Print the data that follows exactly as it stands, from its first line through the line containing "C'è necessaria solo: AGAPE.", and stop there.

Dataset entries:

■ ■ ■ ■

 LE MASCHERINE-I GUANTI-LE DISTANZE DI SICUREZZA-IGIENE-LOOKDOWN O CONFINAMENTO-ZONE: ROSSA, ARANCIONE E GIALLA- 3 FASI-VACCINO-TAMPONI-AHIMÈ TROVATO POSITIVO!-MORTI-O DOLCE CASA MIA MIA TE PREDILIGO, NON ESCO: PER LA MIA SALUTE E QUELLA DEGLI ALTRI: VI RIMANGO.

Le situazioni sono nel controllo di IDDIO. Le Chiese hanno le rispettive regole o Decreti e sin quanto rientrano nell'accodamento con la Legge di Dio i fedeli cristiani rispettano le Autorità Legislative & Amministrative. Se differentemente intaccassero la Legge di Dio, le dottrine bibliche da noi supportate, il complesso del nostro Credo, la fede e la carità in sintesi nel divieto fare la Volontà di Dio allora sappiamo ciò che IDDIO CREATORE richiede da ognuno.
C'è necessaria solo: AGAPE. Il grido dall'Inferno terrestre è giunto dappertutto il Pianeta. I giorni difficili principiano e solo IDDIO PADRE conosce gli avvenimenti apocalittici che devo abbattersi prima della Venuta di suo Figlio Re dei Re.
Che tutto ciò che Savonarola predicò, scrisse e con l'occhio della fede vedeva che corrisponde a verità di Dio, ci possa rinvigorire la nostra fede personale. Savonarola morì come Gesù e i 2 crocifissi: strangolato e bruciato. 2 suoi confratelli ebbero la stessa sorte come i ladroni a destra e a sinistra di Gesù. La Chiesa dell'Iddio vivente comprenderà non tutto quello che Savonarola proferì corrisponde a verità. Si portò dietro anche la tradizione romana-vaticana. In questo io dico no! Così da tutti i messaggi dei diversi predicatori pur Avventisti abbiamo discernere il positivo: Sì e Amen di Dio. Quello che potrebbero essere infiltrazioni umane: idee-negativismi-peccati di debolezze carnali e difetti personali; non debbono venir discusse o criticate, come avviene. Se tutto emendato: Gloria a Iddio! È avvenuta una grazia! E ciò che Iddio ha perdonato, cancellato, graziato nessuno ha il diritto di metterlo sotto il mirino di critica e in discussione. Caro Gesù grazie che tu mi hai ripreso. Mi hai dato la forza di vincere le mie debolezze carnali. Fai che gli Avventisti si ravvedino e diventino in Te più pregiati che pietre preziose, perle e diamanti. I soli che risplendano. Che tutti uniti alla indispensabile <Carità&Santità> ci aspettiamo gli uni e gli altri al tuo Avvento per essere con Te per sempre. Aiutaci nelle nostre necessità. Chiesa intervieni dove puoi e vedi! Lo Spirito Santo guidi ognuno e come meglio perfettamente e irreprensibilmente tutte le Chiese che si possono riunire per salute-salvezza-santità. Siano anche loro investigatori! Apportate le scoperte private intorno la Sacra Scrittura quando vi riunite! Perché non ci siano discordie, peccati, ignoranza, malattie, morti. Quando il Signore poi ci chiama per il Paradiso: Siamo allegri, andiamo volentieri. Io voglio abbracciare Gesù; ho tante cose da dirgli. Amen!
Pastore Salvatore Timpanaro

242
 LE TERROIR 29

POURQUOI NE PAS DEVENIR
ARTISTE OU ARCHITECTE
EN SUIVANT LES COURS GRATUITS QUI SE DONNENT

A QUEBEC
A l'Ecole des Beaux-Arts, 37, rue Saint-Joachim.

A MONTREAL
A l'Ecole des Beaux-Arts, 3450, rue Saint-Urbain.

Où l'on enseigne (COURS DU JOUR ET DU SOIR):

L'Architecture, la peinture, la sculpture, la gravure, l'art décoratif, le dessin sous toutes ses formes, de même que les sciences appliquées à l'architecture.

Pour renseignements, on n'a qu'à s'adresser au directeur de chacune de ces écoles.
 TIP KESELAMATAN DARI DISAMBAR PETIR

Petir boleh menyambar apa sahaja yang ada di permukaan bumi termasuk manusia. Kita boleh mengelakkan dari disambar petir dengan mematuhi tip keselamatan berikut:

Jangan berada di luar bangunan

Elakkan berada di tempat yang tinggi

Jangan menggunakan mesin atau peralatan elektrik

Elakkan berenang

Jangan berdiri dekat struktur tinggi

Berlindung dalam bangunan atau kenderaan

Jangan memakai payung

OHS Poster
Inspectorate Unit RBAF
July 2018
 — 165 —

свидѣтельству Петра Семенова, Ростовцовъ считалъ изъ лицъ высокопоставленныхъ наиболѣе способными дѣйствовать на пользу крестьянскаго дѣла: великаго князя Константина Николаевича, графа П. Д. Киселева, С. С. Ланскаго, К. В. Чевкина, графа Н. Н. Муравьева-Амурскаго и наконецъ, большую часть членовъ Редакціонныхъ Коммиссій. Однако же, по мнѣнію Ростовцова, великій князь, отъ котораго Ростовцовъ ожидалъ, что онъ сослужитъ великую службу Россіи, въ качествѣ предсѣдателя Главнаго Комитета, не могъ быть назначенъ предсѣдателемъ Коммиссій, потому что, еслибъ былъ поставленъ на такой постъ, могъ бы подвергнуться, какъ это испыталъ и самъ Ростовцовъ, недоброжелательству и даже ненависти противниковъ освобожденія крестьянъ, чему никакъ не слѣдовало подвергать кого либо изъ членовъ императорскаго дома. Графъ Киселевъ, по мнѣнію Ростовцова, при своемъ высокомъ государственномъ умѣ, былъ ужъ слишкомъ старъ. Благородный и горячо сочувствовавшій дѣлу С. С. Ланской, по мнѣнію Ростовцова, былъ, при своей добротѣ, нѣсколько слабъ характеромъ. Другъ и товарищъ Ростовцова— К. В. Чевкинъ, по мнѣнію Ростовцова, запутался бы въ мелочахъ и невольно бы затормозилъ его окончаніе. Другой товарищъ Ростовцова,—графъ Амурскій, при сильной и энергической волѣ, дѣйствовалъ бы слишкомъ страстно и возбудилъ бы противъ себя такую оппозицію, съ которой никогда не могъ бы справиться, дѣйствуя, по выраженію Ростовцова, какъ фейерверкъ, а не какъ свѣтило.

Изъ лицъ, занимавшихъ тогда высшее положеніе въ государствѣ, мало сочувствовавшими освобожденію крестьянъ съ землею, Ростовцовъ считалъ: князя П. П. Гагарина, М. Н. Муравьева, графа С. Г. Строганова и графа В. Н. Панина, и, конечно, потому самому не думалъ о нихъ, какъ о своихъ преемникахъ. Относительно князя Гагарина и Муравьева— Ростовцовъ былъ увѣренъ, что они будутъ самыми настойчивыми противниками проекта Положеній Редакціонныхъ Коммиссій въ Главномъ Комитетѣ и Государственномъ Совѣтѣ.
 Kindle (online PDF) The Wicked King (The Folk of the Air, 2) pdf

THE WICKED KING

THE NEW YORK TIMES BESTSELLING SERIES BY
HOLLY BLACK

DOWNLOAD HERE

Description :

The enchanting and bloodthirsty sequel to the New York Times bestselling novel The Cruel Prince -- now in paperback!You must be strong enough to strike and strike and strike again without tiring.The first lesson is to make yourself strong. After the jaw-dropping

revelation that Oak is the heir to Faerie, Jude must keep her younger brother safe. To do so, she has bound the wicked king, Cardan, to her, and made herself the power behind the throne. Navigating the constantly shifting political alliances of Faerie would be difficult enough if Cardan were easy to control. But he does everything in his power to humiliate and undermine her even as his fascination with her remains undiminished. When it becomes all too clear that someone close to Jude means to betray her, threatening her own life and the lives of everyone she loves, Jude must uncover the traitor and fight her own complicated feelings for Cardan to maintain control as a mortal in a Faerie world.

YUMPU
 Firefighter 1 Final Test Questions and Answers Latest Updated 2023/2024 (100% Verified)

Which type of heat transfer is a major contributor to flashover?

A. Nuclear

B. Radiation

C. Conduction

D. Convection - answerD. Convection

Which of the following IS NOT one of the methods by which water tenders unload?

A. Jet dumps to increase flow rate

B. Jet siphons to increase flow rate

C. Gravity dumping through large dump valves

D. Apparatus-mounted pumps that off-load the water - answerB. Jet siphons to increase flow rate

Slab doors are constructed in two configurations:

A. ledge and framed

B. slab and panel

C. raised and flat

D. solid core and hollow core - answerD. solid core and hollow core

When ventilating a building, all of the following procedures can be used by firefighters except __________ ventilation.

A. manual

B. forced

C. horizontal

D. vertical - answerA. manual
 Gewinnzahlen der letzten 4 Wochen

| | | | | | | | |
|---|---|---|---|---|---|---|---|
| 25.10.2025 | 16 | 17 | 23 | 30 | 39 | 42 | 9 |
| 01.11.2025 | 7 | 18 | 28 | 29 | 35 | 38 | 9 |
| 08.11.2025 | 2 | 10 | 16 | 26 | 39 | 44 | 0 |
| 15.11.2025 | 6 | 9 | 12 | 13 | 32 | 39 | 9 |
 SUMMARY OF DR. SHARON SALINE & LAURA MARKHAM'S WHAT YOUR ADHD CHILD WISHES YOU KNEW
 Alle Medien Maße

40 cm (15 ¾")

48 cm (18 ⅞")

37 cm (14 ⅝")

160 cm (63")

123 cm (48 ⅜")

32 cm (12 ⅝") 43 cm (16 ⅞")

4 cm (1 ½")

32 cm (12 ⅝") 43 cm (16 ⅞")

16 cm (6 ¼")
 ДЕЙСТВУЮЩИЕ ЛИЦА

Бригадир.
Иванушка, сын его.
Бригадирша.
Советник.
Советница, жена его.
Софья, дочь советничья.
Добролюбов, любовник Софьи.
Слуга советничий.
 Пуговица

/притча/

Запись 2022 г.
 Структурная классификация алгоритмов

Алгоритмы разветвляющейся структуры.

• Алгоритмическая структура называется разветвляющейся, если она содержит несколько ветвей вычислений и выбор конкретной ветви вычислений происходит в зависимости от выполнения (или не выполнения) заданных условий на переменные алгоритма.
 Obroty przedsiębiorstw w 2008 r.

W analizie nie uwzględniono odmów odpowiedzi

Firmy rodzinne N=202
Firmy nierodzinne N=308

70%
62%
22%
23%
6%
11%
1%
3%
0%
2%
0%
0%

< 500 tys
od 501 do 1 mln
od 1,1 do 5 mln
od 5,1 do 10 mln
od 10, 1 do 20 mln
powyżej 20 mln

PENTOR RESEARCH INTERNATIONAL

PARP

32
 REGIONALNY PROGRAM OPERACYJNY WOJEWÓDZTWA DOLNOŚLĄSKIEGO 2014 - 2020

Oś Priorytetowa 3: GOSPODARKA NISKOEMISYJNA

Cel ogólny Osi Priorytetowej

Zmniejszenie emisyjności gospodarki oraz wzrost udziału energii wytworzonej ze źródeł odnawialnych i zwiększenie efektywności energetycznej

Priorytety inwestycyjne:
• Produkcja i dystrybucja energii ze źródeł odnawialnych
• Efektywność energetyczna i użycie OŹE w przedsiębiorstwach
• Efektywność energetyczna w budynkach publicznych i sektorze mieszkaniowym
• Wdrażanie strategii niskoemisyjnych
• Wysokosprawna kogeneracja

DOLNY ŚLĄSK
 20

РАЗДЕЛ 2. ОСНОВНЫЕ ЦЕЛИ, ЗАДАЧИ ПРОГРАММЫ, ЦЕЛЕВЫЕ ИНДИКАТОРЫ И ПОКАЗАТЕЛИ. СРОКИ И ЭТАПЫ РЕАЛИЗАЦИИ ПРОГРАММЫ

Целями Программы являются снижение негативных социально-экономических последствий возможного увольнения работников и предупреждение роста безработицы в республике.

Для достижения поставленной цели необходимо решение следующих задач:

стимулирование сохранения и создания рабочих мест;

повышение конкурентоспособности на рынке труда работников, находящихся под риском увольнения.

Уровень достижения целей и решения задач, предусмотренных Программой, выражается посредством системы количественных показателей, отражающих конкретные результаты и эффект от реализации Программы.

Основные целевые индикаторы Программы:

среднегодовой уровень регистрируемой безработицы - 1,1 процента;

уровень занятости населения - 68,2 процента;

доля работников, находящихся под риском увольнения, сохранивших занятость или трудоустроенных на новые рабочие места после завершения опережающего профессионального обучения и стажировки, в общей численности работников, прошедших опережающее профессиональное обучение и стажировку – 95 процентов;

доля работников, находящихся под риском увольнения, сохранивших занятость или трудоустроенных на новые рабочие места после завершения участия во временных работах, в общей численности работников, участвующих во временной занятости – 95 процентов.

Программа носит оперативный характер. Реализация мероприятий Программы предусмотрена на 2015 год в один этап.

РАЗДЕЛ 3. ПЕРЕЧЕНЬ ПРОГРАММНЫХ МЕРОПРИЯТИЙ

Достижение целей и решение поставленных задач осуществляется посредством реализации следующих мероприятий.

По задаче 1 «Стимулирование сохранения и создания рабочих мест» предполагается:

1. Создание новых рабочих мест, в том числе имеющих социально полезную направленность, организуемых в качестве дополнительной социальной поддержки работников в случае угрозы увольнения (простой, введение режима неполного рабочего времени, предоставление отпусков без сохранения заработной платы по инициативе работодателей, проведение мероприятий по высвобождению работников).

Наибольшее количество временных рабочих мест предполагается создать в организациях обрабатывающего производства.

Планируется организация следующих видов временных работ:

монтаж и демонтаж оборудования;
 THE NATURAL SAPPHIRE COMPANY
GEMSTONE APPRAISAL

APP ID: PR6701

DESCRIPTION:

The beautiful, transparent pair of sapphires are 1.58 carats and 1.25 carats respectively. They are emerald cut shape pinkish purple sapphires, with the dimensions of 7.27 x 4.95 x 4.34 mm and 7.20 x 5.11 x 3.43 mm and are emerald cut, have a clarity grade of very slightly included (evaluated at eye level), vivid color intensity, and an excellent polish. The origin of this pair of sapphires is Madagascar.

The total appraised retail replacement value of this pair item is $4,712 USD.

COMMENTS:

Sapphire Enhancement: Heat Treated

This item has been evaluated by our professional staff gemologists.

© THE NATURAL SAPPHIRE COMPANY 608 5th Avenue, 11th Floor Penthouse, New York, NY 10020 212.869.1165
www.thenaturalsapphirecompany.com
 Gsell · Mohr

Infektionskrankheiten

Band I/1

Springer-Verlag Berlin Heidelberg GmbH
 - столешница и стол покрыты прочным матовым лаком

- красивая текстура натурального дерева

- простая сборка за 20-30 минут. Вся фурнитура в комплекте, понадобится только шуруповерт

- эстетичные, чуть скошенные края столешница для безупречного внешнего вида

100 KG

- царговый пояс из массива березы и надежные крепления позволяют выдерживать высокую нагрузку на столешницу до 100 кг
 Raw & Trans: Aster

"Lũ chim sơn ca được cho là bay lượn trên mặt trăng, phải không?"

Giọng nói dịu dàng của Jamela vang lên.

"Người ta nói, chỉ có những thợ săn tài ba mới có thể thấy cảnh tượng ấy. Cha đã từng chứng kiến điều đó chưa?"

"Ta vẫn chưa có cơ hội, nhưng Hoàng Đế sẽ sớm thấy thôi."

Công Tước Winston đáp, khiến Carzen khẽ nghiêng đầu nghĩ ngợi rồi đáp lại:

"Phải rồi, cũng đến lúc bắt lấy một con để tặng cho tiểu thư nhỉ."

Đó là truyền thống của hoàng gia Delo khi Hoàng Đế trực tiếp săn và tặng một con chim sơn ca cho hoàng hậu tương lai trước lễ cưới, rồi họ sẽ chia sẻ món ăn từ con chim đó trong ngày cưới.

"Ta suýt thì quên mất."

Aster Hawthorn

■ ■ ■ ■

### Your response
 LE MASCHERINE-I GUANTI-LE DISTANZE DI SICUREZZA-IGIENE-LOOKDOWN O CONFINAMENTO-ZONE: ROSSA, ARANCIONE E GIALLA- 3 FASI-VACCINO-TAMPONI-AHIMÈ TROVATO POSITIVO!-MORTI-O DOLCE CASA MIA MIA TE PREDILIGO, NON ESCO: PER LA MIA SALUTE E QUELLA DEGLI ALTRI: VI RIMANGO.

Le situazioni sono nel controllo di IDDIO. Le Chiese hanno le rispettive regole o Decreti e sin quanto rientrano nell'accodamento con la Legge di Dio i fedeli cristiani rispettano le Autorità Legislative & Amministrative. Se differentemente intaccassero la Legge di Dio, le dottrine bibliche da noi supportate, il complesso del nostro Credo, la fede e la carità in sintesi nel divieto fare la Volontà di Dio allora sappiamo ciò che IDDIO CREATORE richiede da ognuno.
C'è necessaria solo: AGAPE. Il grido dall'Inferno terrestre è giunto dappertutto il Pianeta. I giorni difficili principiano e solo IDDIO PADRE conosce gli avvenimenti apocalittici che devo abbattersi prima della Venuta di suo Figlio Re dei Re.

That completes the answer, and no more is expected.